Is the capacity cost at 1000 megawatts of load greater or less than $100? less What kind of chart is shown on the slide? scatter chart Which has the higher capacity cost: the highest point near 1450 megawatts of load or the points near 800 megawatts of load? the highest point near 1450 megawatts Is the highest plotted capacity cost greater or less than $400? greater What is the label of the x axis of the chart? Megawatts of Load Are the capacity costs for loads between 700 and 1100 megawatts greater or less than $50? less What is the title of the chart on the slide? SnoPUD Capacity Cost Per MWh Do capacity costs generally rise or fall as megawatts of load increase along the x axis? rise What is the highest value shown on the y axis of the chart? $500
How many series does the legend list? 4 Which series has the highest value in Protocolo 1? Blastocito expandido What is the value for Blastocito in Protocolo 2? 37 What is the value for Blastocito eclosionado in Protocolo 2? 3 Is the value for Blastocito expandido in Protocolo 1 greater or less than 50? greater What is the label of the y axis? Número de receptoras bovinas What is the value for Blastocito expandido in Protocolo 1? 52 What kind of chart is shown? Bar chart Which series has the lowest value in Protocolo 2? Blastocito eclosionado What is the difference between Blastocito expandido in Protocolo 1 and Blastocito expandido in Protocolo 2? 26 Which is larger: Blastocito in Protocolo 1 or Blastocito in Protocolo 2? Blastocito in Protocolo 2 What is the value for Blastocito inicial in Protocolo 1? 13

---

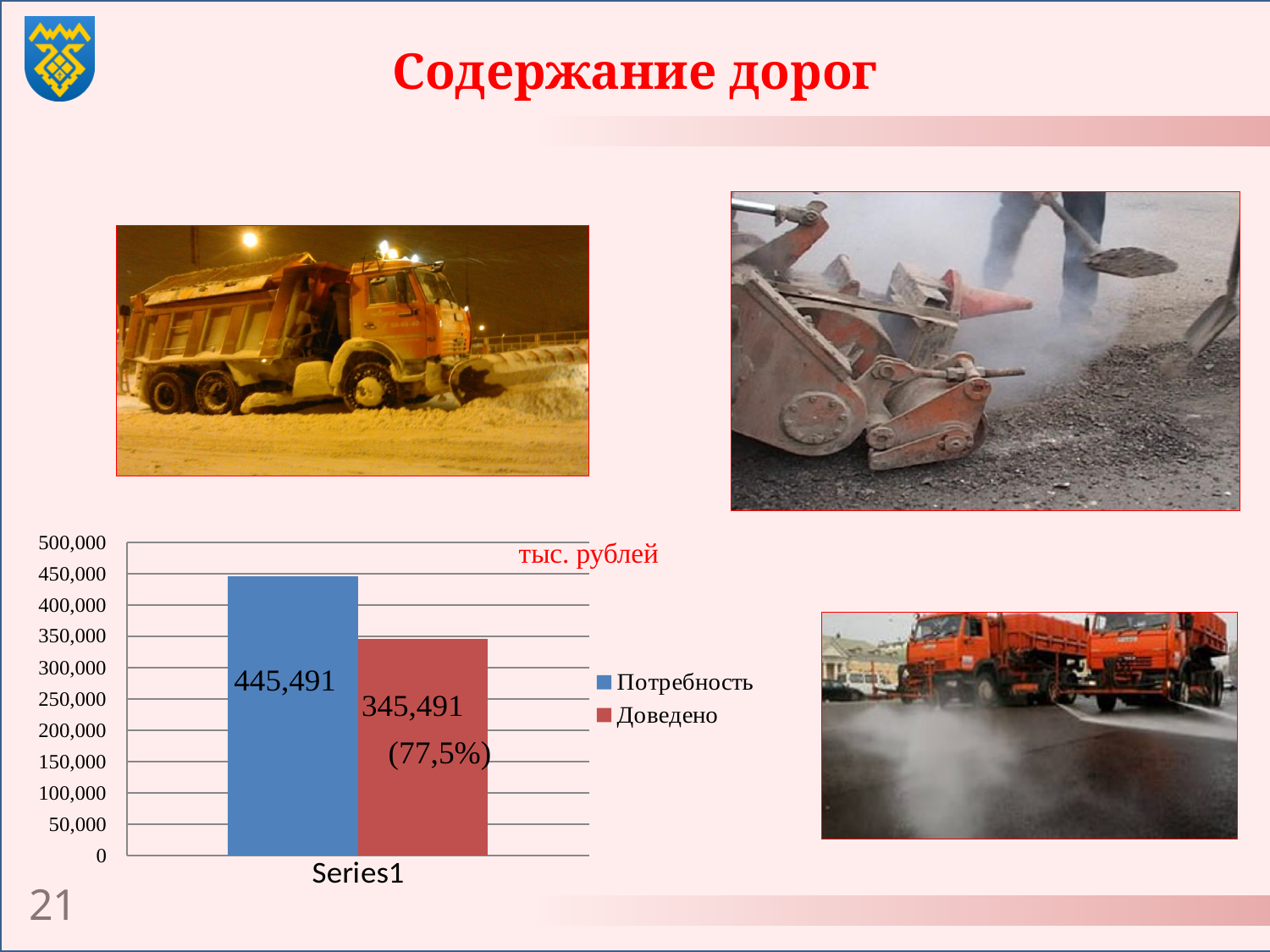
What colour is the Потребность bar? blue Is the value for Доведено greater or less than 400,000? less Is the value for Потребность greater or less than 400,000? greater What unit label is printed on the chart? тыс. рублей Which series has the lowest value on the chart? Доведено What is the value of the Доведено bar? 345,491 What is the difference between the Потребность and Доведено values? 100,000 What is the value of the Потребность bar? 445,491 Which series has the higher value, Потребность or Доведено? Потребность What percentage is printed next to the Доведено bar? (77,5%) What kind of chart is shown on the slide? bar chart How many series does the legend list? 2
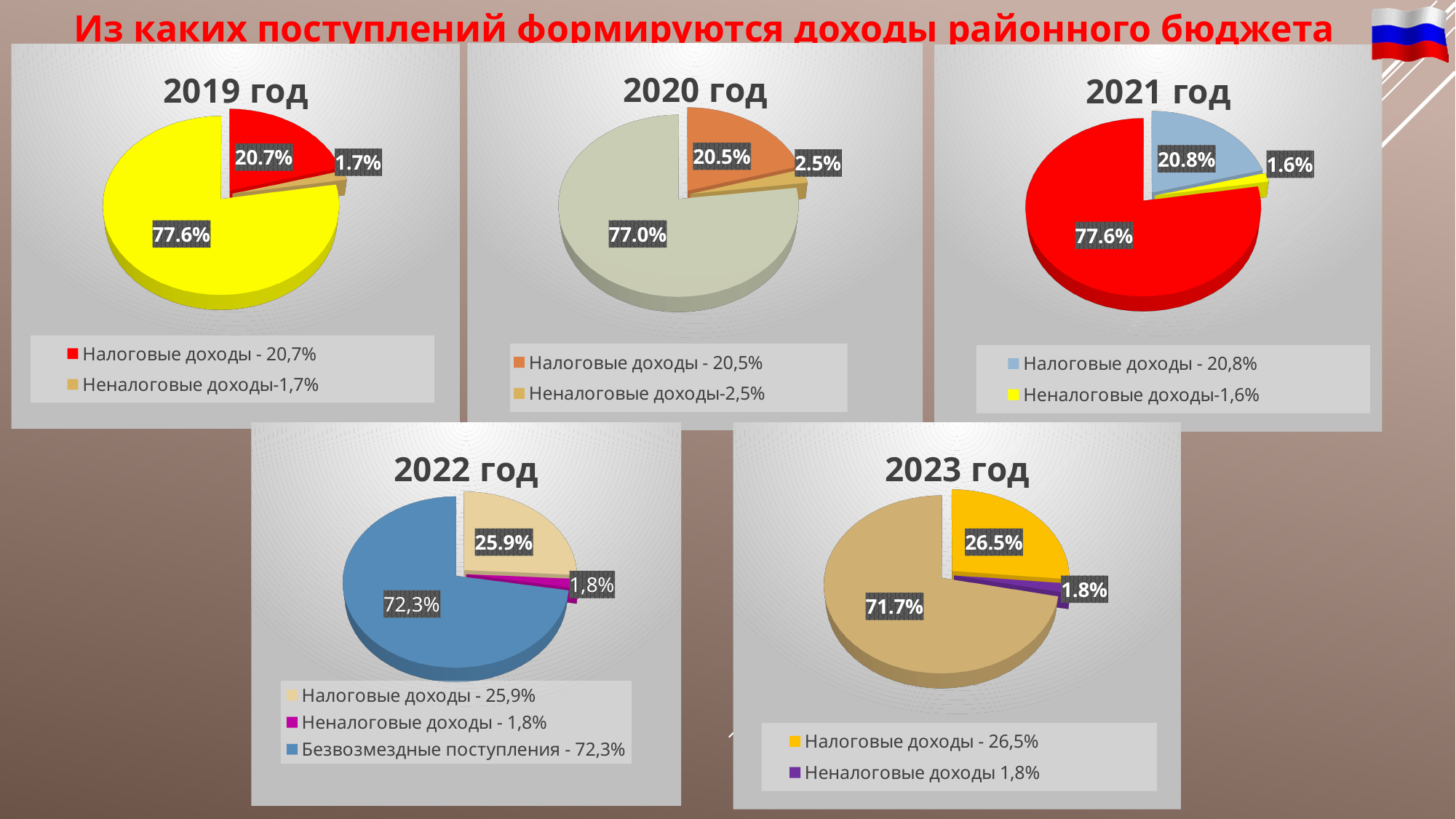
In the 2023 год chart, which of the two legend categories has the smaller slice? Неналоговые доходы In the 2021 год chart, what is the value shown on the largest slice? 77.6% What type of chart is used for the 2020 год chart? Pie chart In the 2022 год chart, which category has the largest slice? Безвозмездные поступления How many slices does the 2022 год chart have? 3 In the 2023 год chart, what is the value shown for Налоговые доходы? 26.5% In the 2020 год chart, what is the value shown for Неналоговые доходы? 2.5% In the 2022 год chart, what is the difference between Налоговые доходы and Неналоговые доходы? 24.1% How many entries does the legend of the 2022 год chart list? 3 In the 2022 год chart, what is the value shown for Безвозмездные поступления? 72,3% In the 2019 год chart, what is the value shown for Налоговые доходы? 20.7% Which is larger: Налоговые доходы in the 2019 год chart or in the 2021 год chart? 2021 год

* * *

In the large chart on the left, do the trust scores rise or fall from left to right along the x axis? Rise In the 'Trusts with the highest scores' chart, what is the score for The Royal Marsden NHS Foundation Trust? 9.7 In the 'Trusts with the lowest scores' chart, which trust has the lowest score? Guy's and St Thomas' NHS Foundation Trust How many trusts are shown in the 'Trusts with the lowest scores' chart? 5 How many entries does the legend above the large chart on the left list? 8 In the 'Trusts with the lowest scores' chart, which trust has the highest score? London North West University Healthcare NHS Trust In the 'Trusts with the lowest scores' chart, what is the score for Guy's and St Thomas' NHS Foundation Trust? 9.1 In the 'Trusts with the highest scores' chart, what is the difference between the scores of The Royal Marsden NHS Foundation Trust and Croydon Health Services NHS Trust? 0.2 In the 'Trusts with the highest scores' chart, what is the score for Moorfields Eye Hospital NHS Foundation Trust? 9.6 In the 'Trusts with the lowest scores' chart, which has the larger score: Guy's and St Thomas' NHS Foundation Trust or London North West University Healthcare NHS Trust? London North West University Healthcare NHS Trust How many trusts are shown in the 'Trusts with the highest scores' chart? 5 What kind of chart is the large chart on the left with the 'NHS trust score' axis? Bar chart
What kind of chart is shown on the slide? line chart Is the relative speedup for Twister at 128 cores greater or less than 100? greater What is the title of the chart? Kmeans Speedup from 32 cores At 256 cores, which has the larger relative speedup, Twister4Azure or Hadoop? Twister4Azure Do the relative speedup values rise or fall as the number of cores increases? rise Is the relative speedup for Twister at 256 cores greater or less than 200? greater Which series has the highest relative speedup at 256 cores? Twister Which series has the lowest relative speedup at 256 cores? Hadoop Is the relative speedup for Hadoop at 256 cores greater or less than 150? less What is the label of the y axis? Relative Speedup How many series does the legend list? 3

EXERCISE ▸ Copy the records above word for word, from the line containing "Is the capacity" to the line containing "How many series does the legend list? 4".

ANSWER FOR THIS EXERCISE ▸
Is the capacity cost at 1000 megawatts of load greater or less than $100? less What kind of chart is shown on the slide? scatter chart Which has the higher capacity cost: the highest point near 1450 megawatts of load or the points near 800 megawatts of load? the highest point near 1450 megawatts Is the highest plotted capacity cost greater or less than $400? greater What is the label of the x axis of the chart? Megawatts of Load Are the capacity costs for loads between 700 and 1100 megawatts greater or less than $50? less What is the title of the chart on the slide? SnoPUD Capacity Cost Per MWh Do capacity costs generally rise or fall as megawatts of load increase along the x axis? rise What is the highest value shown on the y axis of the chart? $500
How many series does the legend list? 4 Which series has the highest value in Protocolo 1? Blastocito expandido What is the value for Blastocito in Protocolo 2? 37 What is the value for Blastocito eclosionado in Protocolo 2? 3 Is the value for Blastocito expandido in Protocolo 1 greater or less than 50? greater What is the label of the y axis? Número de receptoras bovinas What is the value for Blastocito expandido in Protocolo 1? 52 What kind of chart is shown? Bar chart Which series has the lowest value in Protocolo 2? Blastocito eclosionado What is the difference between Blastocito expandido in Protocolo 1 and Blastocito expandido in Protocolo 2? 26 Which is larger: Blastocito in Protocolo 1 or Blastocito in Protocolo 2? Blastocito in Protocolo 2 What is the value for Blastocito inicial in Protocolo 1? 13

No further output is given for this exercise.